• _Challenge 1_
Translate this sentence from the text on the North America's Forgotten Past novels into Spanish: "The main body of the novel then details the individual lives of those who left the artifacts behind."

= North America's Forgotten Past =

Series of historical fiction novels

North America's Forgotten Past (occasionally called "First North Americans") is a series of historical fiction novels published by Tor and written by husband and wife co-authors W. Michael Gear and Kathleen O'Neal Gear. The series, which began with 1990's People of the Wolf, explores various civilizations and cultures in prehistoric North America. It is somewhat comparable to Jean M. Auel's Earth's Children series, which is set in prehistoric Europe, but each of its books focuses on a different time period, location, and set of characters. The first four novels form a coherent, more or less linear narrative, from the initial migration of Siberian peoples into what is now Canada and Alaska (People of the Wolf) through the florescence of the Mississippian semi-urban mound-building culture, considered the "high-water mark" of North American pre-Columbian civilization, around 1000 AD. The remaining novels cover a wide variety of times and settings, most standalone stories in no particular order, ranging from tropical Florida in the 6th millennium BC to the Chaco Empire of the Southwest in the 13th century AD. The novels take into account new developments in North American archaeology such as the discovery of Kennewick Man and the development of the coastal-route model as a possible alternative or supplement to overland migration across Beringia.

The novels generally have a prologue set in modern times, in which archaeologists or others discover ancient artifacts and other remnants of prehistoric North American civilization. The main body of the novel then details the individual lives of those who left the artifacts behind. Although generally well regarded for their accuracy and attention to detail (both of the writers are professional archaeologists) the novels usually contain mystic elements, focusing on shamanistic visions. Protagonists of early novels sometimes appear as dream guides or figures of legend in subsequent volumes.

According to the author's website, future titles in the series will include novels dealing with the Pacific Northwest in British Columbia; the high cultures of the Southeast, including Moundville, Alabama, and the Etowah Indian Mounds, Georgia; the Hohokam in southern Arizona; the Mimbres in New Mexico; and the Salado in the Salt River basin.

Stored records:
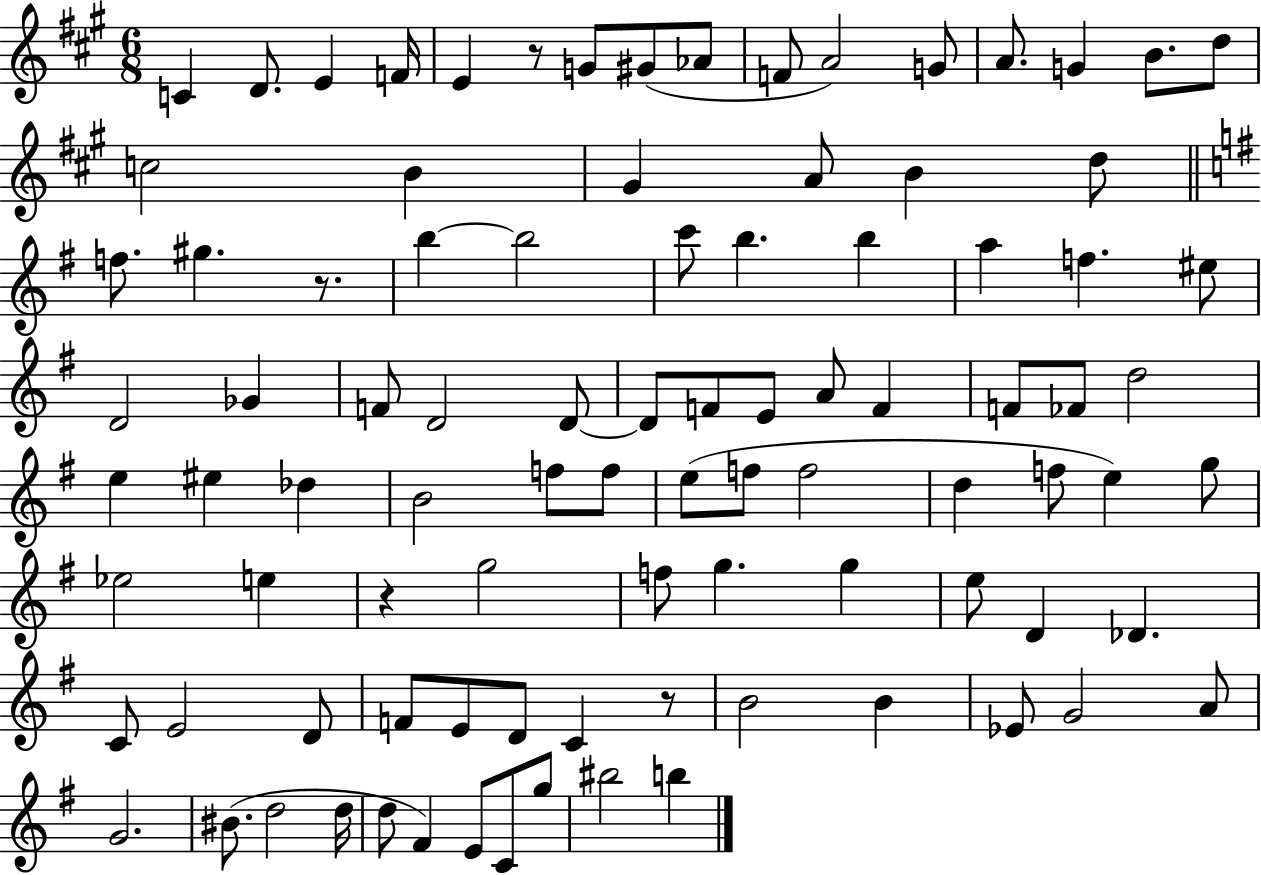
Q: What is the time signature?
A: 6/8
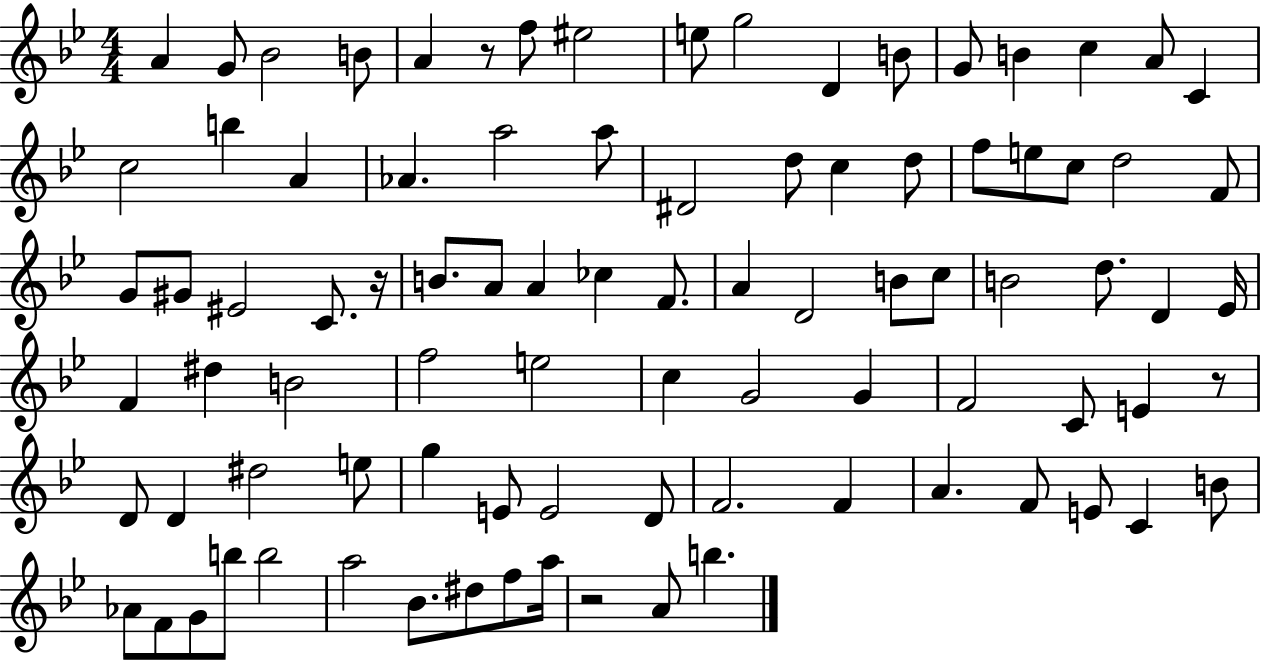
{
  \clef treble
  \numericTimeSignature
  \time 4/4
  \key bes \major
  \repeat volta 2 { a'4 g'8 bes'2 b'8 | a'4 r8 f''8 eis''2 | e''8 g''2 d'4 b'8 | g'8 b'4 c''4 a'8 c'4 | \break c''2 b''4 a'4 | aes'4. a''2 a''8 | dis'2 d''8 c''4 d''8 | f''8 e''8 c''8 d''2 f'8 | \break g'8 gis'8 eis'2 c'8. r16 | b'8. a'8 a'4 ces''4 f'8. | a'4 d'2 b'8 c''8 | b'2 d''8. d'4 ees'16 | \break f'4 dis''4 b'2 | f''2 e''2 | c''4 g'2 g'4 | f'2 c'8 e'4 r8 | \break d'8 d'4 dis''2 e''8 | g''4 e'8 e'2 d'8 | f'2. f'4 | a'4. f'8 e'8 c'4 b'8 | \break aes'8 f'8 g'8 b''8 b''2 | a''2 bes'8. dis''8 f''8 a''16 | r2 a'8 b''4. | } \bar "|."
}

• _Challenge 2_
Lay out every line of the sheet music records above as a numbered list, dropping blank lines and leaving the pictures out.

• _Response 1_
El cuerpo principal de la novela detalla luego las vidas individuales de quienes dejaron atrás los artefactos.

• _Response 2_
1. Q: What is the time signature?
2. A: 6/8
3. {
4.   \clef treble
5.   \numericTimeSignature
6.   \time 4/4
7.   \key bes \major
8.   \repeat volta 2 { a'4 g'8 bes'2 b'8 | a'4 r8 f''8 eis''2 | e''8 g''2 d'4 b'8 | g'8 b'4 c''4 a'8 c'4 | \break c''2 b''4 a'4 | aes'4. a''2 a''8 | dis'2 d''8 c''4 d''8 | f''8 e''8 c''8 d''2 f'8 | \break g'8 gis'8 eis'2 c'8. r16 | b'8. a'8 a'4 ces''4 f'8. | a'4 d'2 b'8 c''8 | b'2 d''8. d'4 ees'16 | \break f'4 dis''4 b'2 | f''2 e''2 | c''4 g'2 g'4 | f'2 c'8 e'4 r8 | \break d'8 d'4 dis''2 e''8 | g''4 e'8 e'2 d'8 | f'2. f'4 | a'4. f'8 e'8 c'4 b'8 | \break aes'8 f'8 g'8 b''8 b''2 | a''2 bes'8. dis''8 f''8 a''16 | r2 a'8 b''4. | } \bar "|."
9. }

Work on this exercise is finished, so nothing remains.